Both BTC and ETH spot markets are experiencing "oversupply" ....

On May 9, the crypto market continued to be weak due to potential retail selling pressure.

According to Coinglass data, more than 2,500 BTC flowed into exchange wallets in the past 24 hours. Fortunately, the "high net inflow" situation did not continue to appear and was alleviated in the subsequent market.

In particular, after the United States announced the data on the number of first-time unemployment claims last week, there was a short-term net outflow. According to news, the number of first-time unemployment claims in the United States last week was 231,000, the highest since the week of August 26, 2023, and the estimated number was 212,000, and the previous value was 208,000.

Although the "weekly data" is not convincing enough, it has improved the current weak economic expectations to a certain extent and opened the green light for further loose economic policies. For the crypto market, it may increase people's investment interest.

Of course, the current crypto market problem is not only the decline in investor investment sentiment caused by the impact of the macro economy, but the regulatory pressure that has been exposed and the cyclical adjustment of the crypto market itself are the key factors.

According to relevant data, over the past 30 days, entities in all queues have accumulated more than 10,000 BTC. This accumulation rate has not kept up with the approximately 19,000 BTC issued in the same period. Before the halving, Bitcoin's monthly issuance was 27,000 BTC, but it fell to 13,500 BTC after the halving.

A similar situation has occurred with ETH. Since the ETH Dencun upgrade, the on-chain transaction GAS fees it has brought have been greatly reduced, but the "destruction rate" has dropped, which seems to be causing "inflation" in ETH.

According to CryptoQuant analysts, before the Dencun upgrade, Ethereum's high network activity meant higher destruction fees, so there was less supply of Ethereum.
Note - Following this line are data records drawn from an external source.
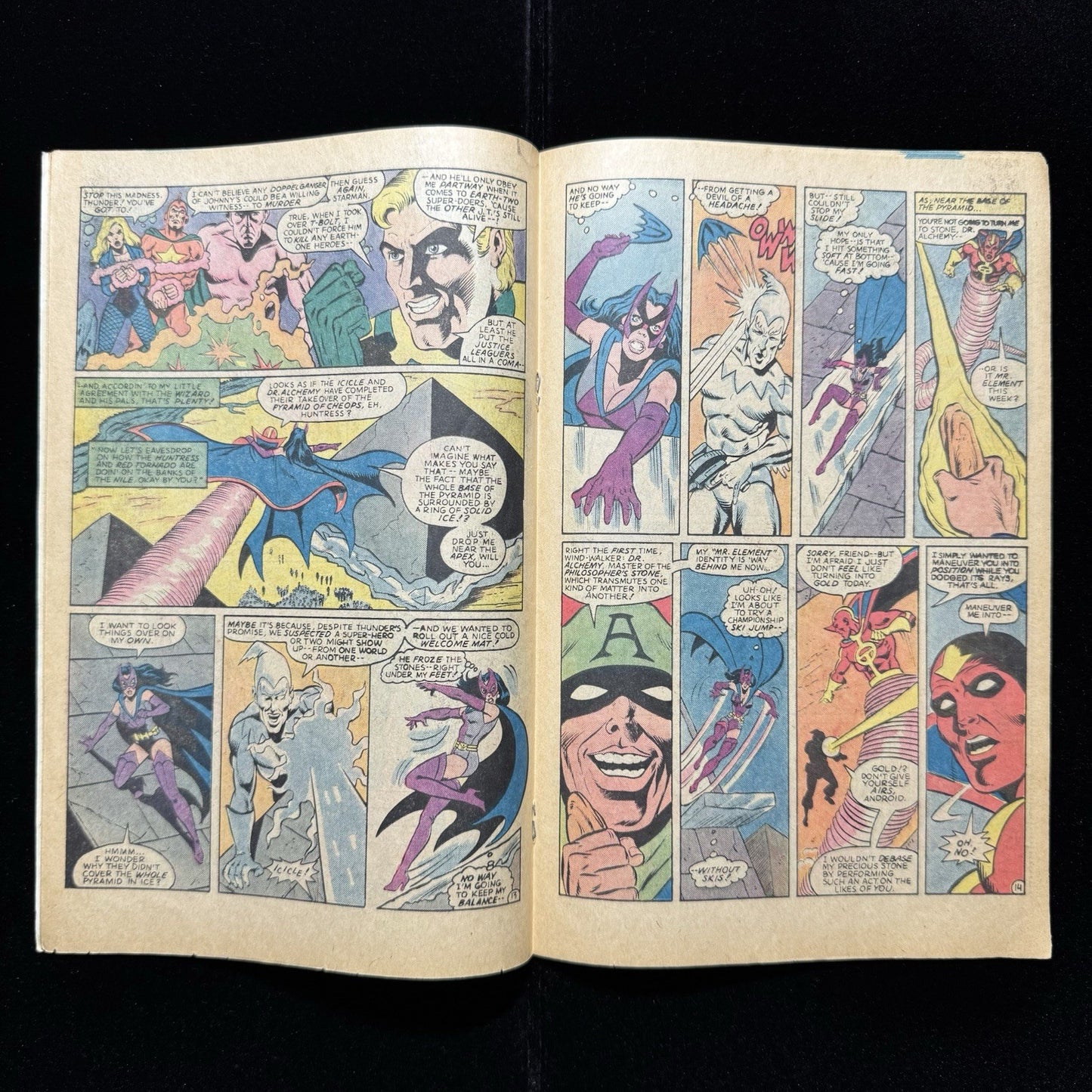 Justice League 220 - Origin Of Black Canary - Bronze Age Dc Comics 1983
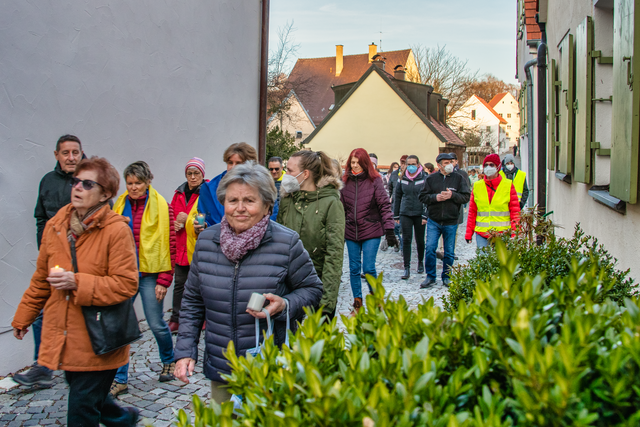 Solidarität mit der Ukraine - Lichterzug durch Friedbergs Straßen - mehr als 200 Bürger:innen kamen zur Veranstaltung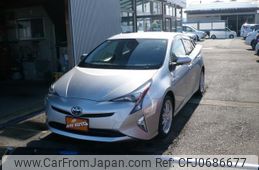 toyota prius 2017 -TOYOTA--Prius ZVW55--8043144---TOYOTA--Prius ZVW55--8043144-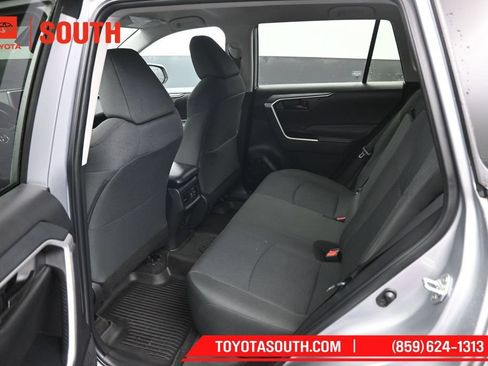 Used 2023 Toyota RAV4 LE AWD/4WD image 10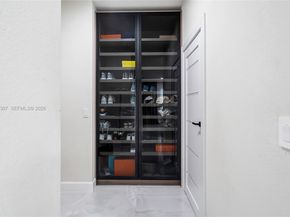 4566 Ficus St, Hollywood FL 33021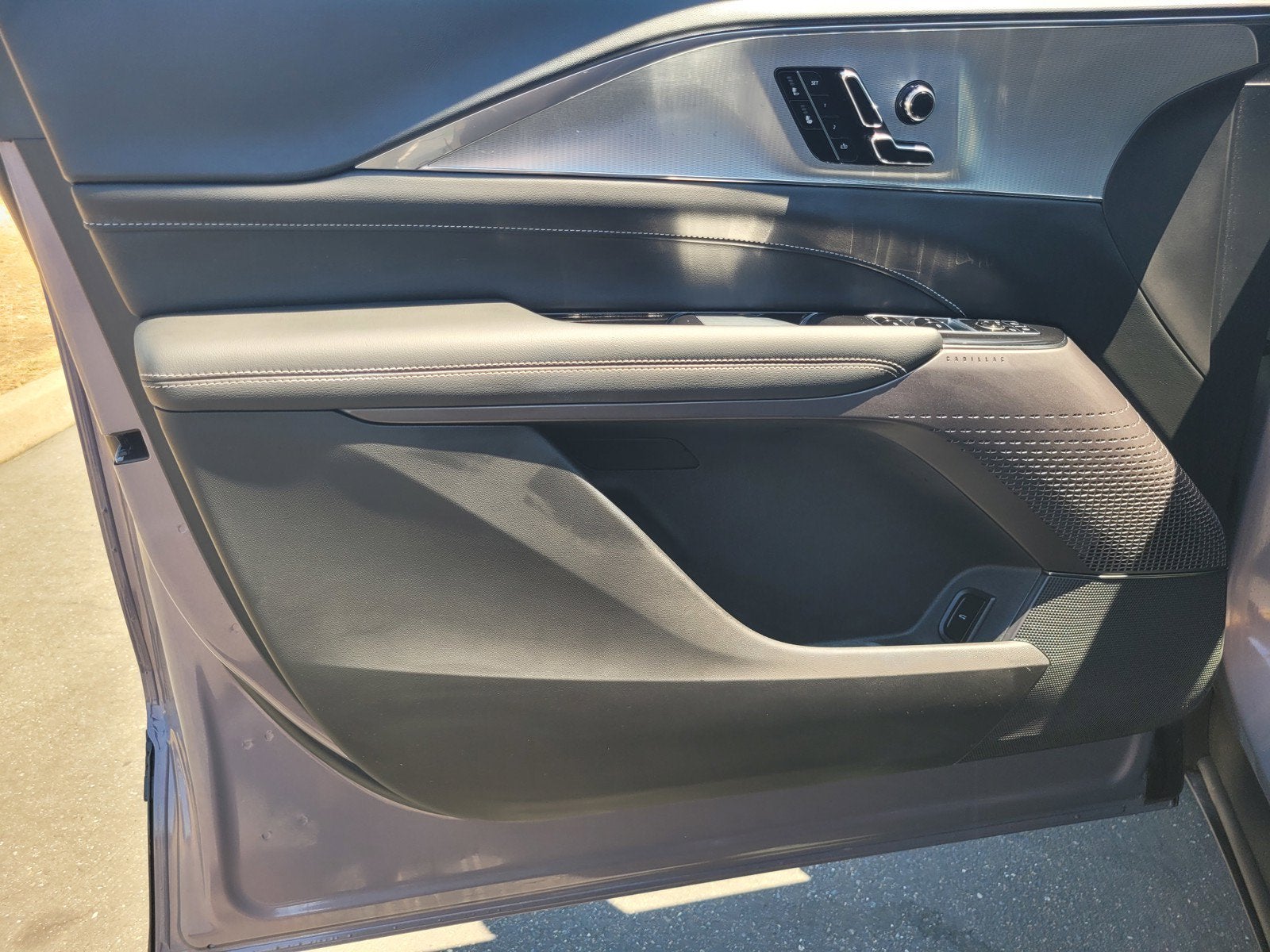2024 Cadillac LYRIQ Tech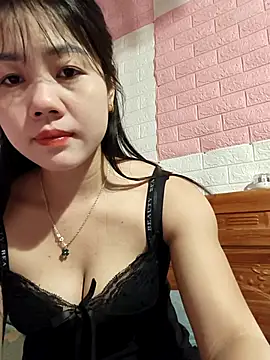 Snapshot of Ngocmai_lazdy chatting on February 23, 2026, 1:40 am Ngocmai lazdy online show from February 23, 2026, 1:40 am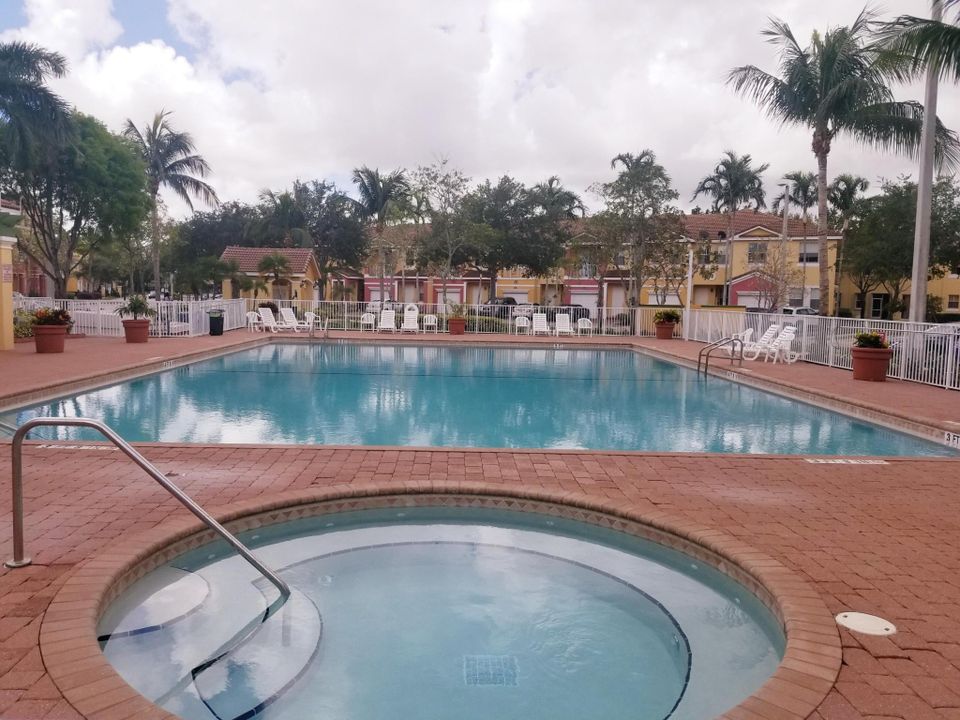 For Rent: $3,640 (3 beds, 2 baths, 1524 Square Feet)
However, after the Dencun upgrade, the total destruction fees have been out of line with the network activity.

This means that the highly watched BTC and ETH have both experienced "oversupply" in the past month, and judging from the current situation, this "bad" trend is likely to expand further in the short term. Because, while the overall market trading volume has declined, the difficulty of BTC mining has further declined.

According to BTC.com data, at 19:00:14 on May 9, the difficulty of Bitcoin mining was adjusted, and the mining difficulty was reduced by 5.63% to 83.15T, which is the largest reduction since December 2022; the current average computing power of the entire network is 575.70EH/s.

This shows that BTC mining companies will get more BTC spot with the same computing power in the future. This will make the supply and demand relationship unfavorable to BTC prices. In addition, the surge in OTC market transactions, which is ignored by most investors, also brings greater selling pressure to the crypto market. Because it is generally believed that this is the result of institutions or whales continuing to sell crypto assets.